Letteralmente il termine si può tradurre come "punch con pinze infuocate". È una bevanda delle confraternite e delle associazioni studentesche che nel XIX secolo lo chiamavano anche Krambambuli, per il suo tipico colore rosso, dato dal liquore all'amarena proveniente da Danzica.
Questa particolare bevanda ebbe maggior successo quando nel 1944 uscì il romanzo Die Feuerzangenbowle, scritta da Heinrich Spoerl al quale seguì il film con l'attore principale Heinz Rühmann.

Preparazione

Per la preparazione della bevanda serve un'attrezzatura del tutto simile a quella che serve per preparare la fonduta. La scodella è riempita però con vino rosso speziato con cannella, chiodi di garofano e bucce d'arancia (processo del tutto simile alla preparazione del vin brulé). A questo punto viene posta sulla sommità della scodella una Feuerzange (pinza da fuoco, dalla vaga forma di grattugia), su cui verrà appoggiato lo Zuckerhut (blocco di zucchero a forma di cono). Al blocco di zucchero, già impregnato di rum (preferibilmente ad altissima gradazione, almeno 54%), si dà fuoco, in modo tale che lo zucchero - caramellandosi - vada a cadere dentro il vino rosso sottostante che intanto si scalda con il sistema della fonduta. Naturalmente, più rum si andrà a versare sullo zucchero, maggiore gradazione avrà la bevanda finale.

**DA SVOLGERE:**
Ricopia senza modifiche la parte del brano sulla Feuerzangenbowle che va da "Letteralmente il termine" a "proveniente da Danzica.".

**MATERIALE DI PARTENZA:**
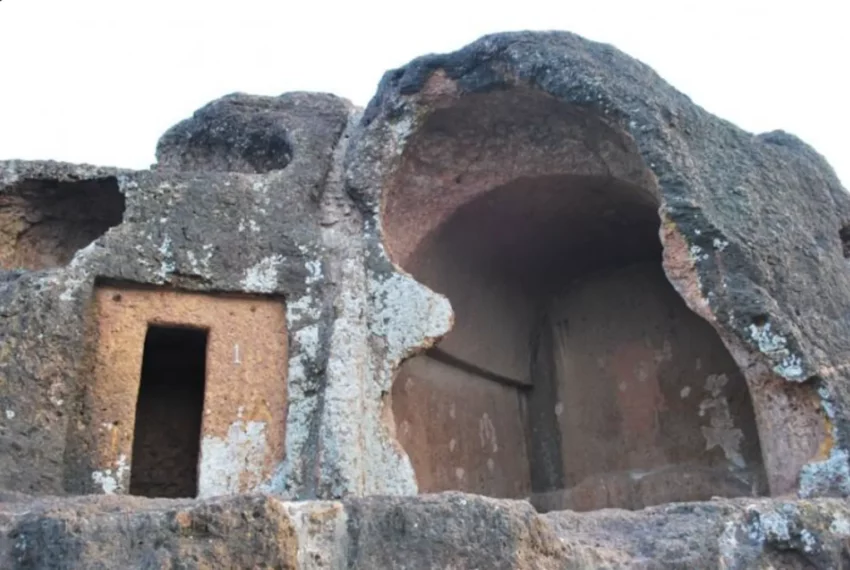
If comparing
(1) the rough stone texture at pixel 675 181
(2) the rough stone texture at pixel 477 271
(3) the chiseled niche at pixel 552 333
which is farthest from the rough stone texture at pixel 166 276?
(3) the chiseled niche at pixel 552 333

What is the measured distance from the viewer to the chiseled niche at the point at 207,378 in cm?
441

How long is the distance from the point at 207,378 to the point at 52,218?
4.72ft

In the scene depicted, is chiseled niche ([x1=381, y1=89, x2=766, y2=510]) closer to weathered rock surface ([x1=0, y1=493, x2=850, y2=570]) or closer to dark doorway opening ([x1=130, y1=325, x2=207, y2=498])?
dark doorway opening ([x1=130, y1=325, x2=207, y2=498])

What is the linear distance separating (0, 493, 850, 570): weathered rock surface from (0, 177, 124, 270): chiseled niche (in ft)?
7.85

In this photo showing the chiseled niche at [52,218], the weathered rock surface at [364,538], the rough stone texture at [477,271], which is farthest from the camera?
the chiseled niche at [52,218]

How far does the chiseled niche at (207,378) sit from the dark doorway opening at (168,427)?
1.21 ft

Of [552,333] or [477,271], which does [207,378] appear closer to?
[477,271]

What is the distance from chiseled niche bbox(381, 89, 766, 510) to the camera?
5320mm

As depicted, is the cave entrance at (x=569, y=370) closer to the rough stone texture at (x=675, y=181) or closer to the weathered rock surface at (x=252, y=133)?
the rough stone texture at (x=675, y=181)

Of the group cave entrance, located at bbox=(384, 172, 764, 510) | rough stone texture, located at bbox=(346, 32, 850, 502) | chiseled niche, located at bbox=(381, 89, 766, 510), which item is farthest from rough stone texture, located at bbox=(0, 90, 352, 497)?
cave entrance, located at bbox=(384, 172, 764, 510)

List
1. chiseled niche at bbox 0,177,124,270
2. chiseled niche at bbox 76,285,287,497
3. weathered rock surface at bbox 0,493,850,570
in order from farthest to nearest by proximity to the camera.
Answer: chiseled niche at bbox 0,177,124,270 → chiseled niche at bbox 76,285,287,497 → weathered rock surface at bbox 0,493,850,570

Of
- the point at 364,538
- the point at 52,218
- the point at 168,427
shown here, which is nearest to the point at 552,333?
the point at 168,427

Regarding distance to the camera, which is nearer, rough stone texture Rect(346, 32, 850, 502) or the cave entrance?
rough stone texture Rect(346, 32, 850, 502)

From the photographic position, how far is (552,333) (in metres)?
6.41
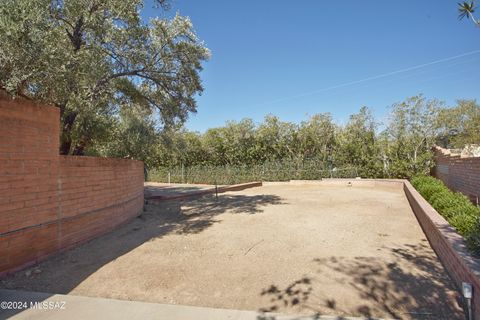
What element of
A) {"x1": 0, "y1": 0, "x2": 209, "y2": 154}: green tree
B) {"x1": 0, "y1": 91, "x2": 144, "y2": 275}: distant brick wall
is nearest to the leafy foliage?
{"x1": 0, "y1": 0, "x2": 209, "y2": 154}: green tree

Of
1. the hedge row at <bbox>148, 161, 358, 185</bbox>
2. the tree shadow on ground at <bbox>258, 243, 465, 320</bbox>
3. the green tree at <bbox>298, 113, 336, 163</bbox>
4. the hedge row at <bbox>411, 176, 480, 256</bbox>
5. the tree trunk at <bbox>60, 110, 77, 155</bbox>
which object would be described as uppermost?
the green tree at <bbox>298, 113, 336, 163</bbox>

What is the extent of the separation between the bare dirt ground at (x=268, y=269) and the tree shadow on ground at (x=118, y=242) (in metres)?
0.02

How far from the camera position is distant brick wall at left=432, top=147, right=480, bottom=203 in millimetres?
7723

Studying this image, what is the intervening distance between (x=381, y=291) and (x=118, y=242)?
4.89 meters

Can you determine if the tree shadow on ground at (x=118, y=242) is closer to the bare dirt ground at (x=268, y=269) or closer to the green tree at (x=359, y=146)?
the bare dirt ground at (x=268, y=269)

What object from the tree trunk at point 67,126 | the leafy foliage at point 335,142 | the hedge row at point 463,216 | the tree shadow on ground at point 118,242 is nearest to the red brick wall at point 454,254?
the hedge row at point 463,216

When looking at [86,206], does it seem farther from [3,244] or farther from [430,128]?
[430,128]

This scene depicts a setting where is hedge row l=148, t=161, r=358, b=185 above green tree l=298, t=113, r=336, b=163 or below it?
below

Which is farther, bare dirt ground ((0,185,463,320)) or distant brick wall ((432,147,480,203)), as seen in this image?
distant brick wall ((432,147,480,203))

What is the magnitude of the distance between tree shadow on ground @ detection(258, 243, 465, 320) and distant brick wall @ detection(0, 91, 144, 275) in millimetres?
3621

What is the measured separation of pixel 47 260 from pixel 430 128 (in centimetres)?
1931

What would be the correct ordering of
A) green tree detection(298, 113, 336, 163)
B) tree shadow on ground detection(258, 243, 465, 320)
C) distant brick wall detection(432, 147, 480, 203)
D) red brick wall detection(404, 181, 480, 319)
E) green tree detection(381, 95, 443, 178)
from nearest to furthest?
red brick wall detection(404, 181, 480, 319), tree shadow on ground detection(258, 243, 465, 320), distant brick wall detection(432, 147, 480, 203), green tree detection(381, 95, 443, 178), green tree detection(298, 113, 336, 163)

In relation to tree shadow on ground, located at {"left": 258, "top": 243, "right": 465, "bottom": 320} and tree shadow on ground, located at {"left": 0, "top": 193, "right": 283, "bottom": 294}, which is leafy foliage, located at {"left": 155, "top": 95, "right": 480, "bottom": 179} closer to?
tree shadow on ground, located at {"left": 0, "top": 193, "right": 283, "bottom": 294}

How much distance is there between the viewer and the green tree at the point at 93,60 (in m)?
4.42
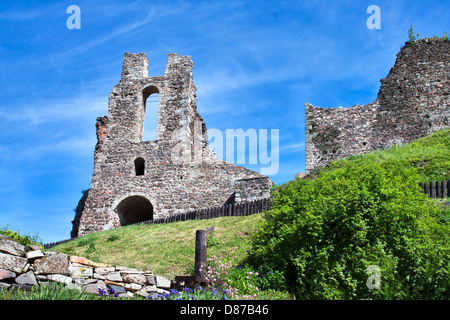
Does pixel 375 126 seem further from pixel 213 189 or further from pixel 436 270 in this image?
pixel 436 270

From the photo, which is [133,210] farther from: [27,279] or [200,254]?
A: [27,279]

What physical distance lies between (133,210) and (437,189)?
17323mm

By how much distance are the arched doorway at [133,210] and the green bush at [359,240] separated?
1447 cm

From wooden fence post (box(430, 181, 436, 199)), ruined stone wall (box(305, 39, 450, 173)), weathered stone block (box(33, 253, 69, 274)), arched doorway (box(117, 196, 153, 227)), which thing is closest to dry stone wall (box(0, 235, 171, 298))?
weathered stone block (box(33, 253, 69, 274))

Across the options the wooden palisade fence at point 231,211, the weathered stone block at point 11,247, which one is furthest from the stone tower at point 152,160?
the weathered stone block at point 11,247

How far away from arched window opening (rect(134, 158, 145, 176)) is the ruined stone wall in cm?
957

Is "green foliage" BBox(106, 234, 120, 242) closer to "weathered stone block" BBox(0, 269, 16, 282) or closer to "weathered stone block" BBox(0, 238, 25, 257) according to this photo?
"weathered stone block" BBox(0, 238, 25, 257)

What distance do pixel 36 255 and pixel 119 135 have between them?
15907 millimetres

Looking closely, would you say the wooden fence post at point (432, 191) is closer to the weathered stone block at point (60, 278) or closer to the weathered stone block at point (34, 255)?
the weathered stone block at point (60, 278)

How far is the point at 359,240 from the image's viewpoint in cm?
841

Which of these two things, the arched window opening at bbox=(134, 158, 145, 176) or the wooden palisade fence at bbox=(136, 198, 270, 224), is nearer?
the wooden palisade fence at bbox=(136, 198, 270, 224)

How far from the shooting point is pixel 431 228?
28.1 ft

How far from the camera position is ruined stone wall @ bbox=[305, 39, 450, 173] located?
21641 mm
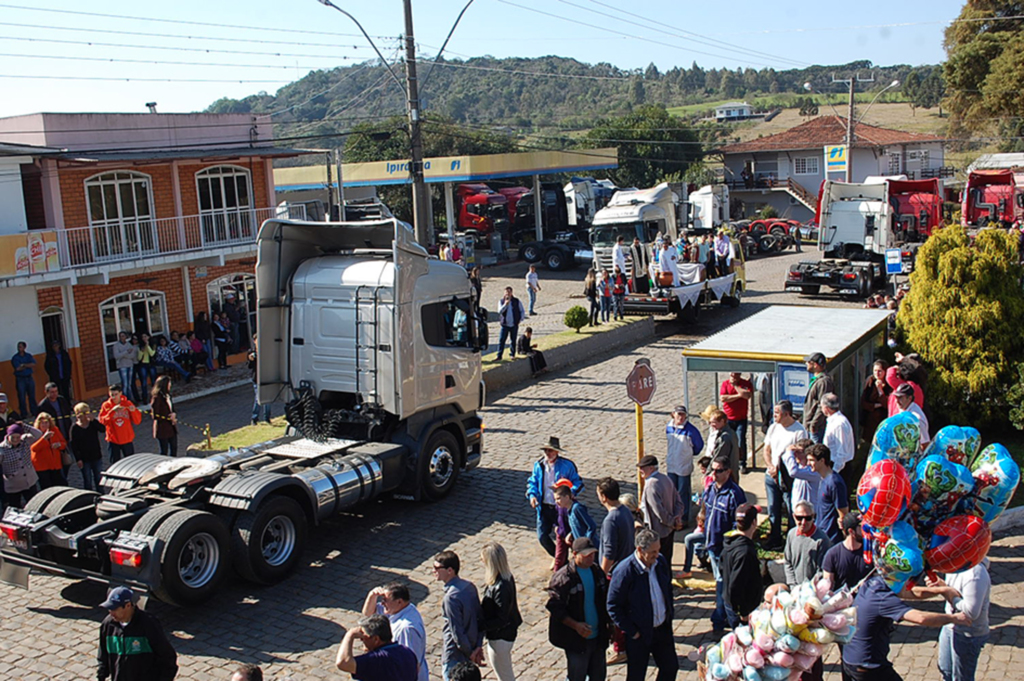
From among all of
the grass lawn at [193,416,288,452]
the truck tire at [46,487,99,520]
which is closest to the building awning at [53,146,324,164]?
the grass lawn at [193,416,288,452]

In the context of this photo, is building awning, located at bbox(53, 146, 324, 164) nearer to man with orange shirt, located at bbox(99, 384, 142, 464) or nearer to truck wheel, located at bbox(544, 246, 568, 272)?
man with orange shirt, located at bbox(99, 384, 142, 464)

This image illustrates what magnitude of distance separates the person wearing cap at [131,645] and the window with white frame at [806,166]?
5704cm

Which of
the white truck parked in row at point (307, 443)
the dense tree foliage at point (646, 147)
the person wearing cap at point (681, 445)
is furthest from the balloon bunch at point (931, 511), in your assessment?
the dense tree foliage at point (646, 147)

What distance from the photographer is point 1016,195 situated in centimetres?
3559

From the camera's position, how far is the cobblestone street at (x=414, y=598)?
8.12 meters

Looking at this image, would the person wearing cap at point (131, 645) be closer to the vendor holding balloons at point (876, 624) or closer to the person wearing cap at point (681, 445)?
the vendor holding balloons at point (876, 624)

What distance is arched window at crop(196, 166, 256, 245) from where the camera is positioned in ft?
83.3

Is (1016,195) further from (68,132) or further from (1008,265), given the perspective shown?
(68,132)

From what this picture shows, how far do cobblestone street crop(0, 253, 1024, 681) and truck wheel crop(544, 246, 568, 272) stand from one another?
74.3 ft

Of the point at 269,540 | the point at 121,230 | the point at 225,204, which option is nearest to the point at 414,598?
the point at 269,540

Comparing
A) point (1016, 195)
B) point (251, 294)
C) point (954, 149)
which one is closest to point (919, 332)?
point (251, 294)

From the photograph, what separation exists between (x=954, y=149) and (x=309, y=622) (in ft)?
294

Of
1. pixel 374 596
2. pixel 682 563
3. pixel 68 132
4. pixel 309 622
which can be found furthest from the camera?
pixel 68 132

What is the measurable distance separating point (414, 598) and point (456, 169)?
3066 cm
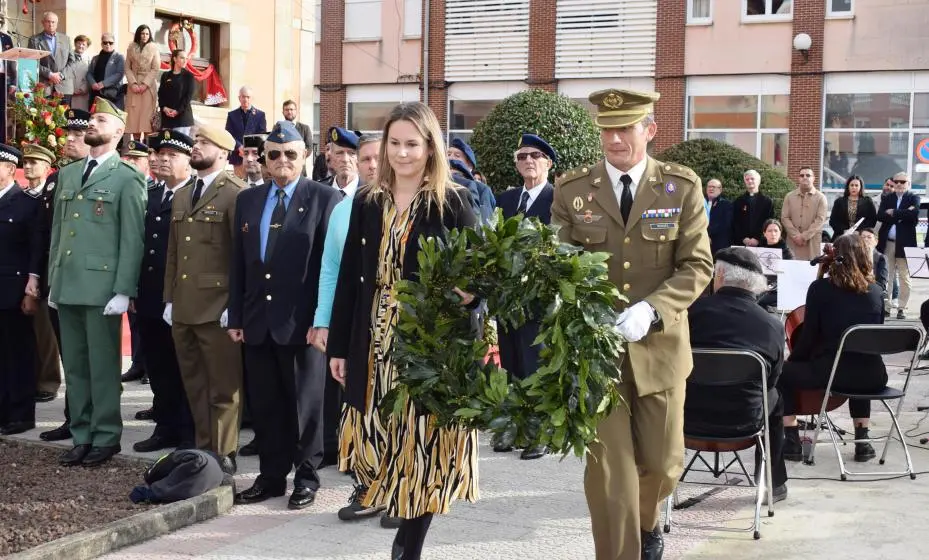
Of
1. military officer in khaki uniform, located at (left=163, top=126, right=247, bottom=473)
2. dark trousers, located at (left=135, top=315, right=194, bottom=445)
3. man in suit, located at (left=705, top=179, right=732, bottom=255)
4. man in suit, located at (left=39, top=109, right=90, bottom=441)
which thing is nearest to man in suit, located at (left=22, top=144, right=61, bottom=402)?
man in suit, located at (left=39, top=109, right=90, bottom=441)

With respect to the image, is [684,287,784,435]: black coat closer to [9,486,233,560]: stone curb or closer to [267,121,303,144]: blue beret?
[267,121,303,144]: blue beret

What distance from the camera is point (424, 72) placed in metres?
34.8

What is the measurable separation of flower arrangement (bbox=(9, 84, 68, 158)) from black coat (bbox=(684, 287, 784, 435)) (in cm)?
870

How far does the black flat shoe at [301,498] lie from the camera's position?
617cm

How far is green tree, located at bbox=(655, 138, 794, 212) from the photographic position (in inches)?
836

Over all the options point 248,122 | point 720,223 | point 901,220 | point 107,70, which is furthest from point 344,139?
point 901,220

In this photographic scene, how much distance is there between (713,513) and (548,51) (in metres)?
28.0

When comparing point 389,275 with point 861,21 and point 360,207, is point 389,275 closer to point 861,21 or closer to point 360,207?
point 360,207

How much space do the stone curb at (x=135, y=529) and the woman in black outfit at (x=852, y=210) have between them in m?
13.8

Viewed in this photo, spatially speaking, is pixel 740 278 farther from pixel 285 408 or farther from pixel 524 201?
pixel 524 201

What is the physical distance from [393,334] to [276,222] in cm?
200

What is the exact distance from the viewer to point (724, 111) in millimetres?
30750

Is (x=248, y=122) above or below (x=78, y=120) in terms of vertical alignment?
above

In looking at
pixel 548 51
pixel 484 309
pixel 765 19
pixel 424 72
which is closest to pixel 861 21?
pixel 765 19
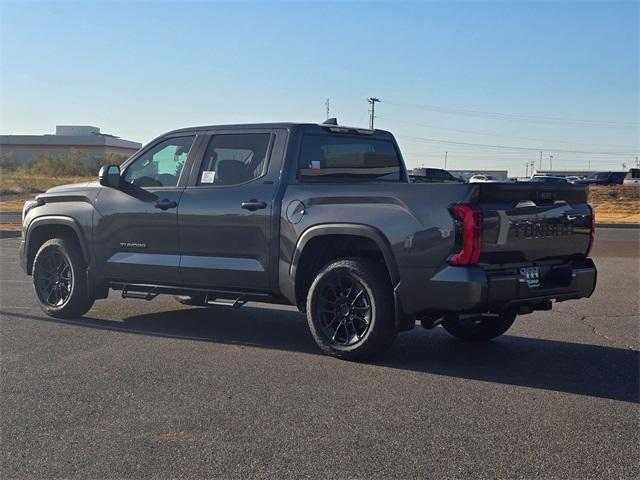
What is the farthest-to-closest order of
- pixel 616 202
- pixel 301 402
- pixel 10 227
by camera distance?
pixel 616 202, pixel 10 227, pixel 301 402

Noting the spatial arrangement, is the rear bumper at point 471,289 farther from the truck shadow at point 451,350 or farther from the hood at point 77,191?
the hood at point 77,191

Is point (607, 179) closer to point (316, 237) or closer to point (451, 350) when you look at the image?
point (451, 350)

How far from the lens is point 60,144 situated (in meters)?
105

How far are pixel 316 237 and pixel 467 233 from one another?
139 centimetres

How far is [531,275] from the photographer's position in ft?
19.5

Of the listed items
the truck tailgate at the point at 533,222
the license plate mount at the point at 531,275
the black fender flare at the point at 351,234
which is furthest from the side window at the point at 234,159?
the license plate mount at the point at 531,275

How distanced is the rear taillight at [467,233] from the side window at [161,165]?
10.1ft

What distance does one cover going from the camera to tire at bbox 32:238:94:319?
8008mm

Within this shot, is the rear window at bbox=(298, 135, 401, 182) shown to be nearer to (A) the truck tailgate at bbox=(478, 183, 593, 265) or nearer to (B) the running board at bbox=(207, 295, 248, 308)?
(B) the running board at bbox=(207, 295, 248, 308)

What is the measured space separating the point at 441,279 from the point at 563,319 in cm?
334

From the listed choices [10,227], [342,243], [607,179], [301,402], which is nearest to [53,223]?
[342,243]

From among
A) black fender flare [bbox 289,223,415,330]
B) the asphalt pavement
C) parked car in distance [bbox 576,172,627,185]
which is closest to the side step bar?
the asphalt pavement

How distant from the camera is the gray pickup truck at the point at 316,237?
18.8 ft

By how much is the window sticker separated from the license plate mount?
9.97 ft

**ESERCIZIO SVOLTO:**
Letteralmente il termine si può tradurre come "punch con pinze infuocate". È una bevanda delle confraternite e delle associazioni studentesche che nel XIX secolo lo chiamavano anche Krambambuli, per il suo tipico colore rosso, dato dal liquore all'amarena proveniente da Danzica.